Dear Genie - Kickstarter

Project Owner: Tanya Tandon QA Owner: Saurabh Annadate

Dear Genie - Kickstarter

Vision: In the history of the world, today is the best time for a dream to come true. With distances in the world shrinking by the internet, Kickstarter is one of the fastest and easiest ways to kickstart a great idea. This project aligns with Kickstarters mission to "help bring creative projects to life" by predicting if a kickstarter campaign will be successful or not. It will help any and everyone launching a campaign on Kickstarter. Users with failed campaigns can leverage the platform by exploring alternate goals as well as alternate completion dates to understand the tweaks needed for a more likely success.

Mission: Developing a classifier algorithm that predicts whether a Kickstarter project will be successful or not. This will help users evaluate whether their campaign will be able to raise money or not even before they do it. It will further suggest alternate completion dates as well as alternate goals to users that will be more likely to succeed. This will help users modify their campaign for a sure shot success.

Success criteria:

Accuracy of at least 60% ( Using AUC or Misclassification rate)
Inbound traffic of at least 100 Kickstarter campaign starters
Above 70 % positive feedback on UI design

Planned work

Theme 1: Model Development

Epic 1: Design data set that best represents all aspects needed to classify a Kickstarter project

Story 1: Downloading the relevant dataset from Kaggle keeping in mind that it would be possible to join them later
Story 2: Connect all these data sets
Story 3: Design new features

Epic 2: Data preparation

Story 1: Exploratory Data Analysis
Story 2: Data Cleaning

Epic 3: Model Development

Story 1: Build logistic regression model
Story 2: Build boosted trees
Story 3: Build Random Forest
Story 4: Compare measures of success (AOC, missclass rate, recall, etc) (%) for each on new data
Story 5: Reiterate the model for improvement

Epic 4: Create unit test scripts to test model functionality

Theme2 : App Development

Epic 1: Setup Deployment pipeline

Story 1: Setting up the requirements.txt from the current environment state to make reproducible environment
Story 2: Set up S3 instance
Story 3: Initialize RDS database
Story 4: Deploy the flask app

Epic 2: Setup front end interface UI where the users will interact with the model built

Story1: Setup a basic front end interface with all the required options
Story 2: Improve the basic front end interface to include engaging gifs on the Home page

Epic 3: Create UAT test scripts to test that UI is working as expected to intake selections and output accordingly

Story1: Check for model functionality
Story 2: Check for exception handling by UI

Epic 4: Create logging for easy debugging and error notifications

Backlog

Sprint Sizing Legend:

0 points - quick chore
1 point ~ 1 hour (small)
2 point ~ 2.5 hour ( slightly bigger than small)
3 points ~ 1/2 day (medium)
4 points ~ 1 day (large)
8 points - big and needs to be broken down more when it comes to execution (okay as placeholder for future work though)

Theme1.epic1.story1 (2pts) - (completed)
Theme1.epic1.story2 (2pts) - (completed)

Listing.
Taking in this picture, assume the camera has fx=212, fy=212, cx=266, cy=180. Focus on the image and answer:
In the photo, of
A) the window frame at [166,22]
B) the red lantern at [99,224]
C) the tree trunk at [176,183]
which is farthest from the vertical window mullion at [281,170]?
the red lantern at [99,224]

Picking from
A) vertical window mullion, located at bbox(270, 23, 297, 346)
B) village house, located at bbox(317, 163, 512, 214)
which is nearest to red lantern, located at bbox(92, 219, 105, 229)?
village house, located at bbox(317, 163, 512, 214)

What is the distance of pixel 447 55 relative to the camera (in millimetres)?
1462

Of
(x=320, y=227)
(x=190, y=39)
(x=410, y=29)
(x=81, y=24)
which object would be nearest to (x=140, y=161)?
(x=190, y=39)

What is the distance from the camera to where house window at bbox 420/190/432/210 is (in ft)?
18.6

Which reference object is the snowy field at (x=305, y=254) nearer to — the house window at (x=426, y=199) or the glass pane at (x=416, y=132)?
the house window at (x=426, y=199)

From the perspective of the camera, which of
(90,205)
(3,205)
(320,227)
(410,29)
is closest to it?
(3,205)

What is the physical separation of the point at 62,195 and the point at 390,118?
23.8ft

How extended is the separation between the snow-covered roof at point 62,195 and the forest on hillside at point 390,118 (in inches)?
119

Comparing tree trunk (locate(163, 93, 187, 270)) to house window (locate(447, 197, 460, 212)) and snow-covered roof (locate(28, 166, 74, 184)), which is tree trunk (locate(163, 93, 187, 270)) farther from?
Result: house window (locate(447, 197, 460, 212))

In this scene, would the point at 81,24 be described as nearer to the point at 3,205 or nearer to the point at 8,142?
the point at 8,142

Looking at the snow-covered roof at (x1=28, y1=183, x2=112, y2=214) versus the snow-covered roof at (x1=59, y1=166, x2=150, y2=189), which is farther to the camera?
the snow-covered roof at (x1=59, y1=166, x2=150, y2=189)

Directives.
a: Decide whether each statement agrees with the Dear Genie project plan, and answer yes or no with the deciding words quoted: (i) The success criteria call for an accuracy of at least 70%. (ii) In the sizing legend, 3 points equal about half a day. (iii) Deploying the flask app is planned under Theme 1.
b: Proceed with the Dear Genie project plan past its last line, keeping to the same form.

Task answers.
a:
(i) No: "Accuracy of at least 60%"
(ii) Yes: "3 points ~ 1/2 day (medium)"
(iii) No: "Theme2 : App Development" lists "Story 4: Deploy the flask app"

b:
Theme1.epic1.story3 (2pts) - (completed)
Theme1.epic2.story1 (2pts) - (completed)
Theme1.epic2.story2 (2pts) - (completed)
Theme1.epic3.story1 (2pts) - (completed)
Theme1.epic3.story2 (2pts) - (completed)
Theme1.epic3.story3 (2pts) - (completed)
Theme1.epic3.story4 (1pts) - (completed)
Theme1.epic3.story5 (2pts) - (completed)
Theme1.epic4 (3pts)
Theme2.epic1.story1 (2pts) (completed)
Theme2.epic1.story2 (1pts) (completed)
Theme2.epic1.story3 (1pts) (completed)
Theme2.epic1.story4 (1pts) (completed)
Theme2.epic1.story5 (1pts) (completed)
Theme2.epic2.story1 (3pts) (completed)
Theme2.epic2.story2 (4pts) (completed)
Theme2.epic3.story1 (1pts) (completed)
Theme2.epic3.story2 (1pts) (completed)
Theme2.epic4.story1 (2pts) (completed)
Theme2.epic4 (2pts)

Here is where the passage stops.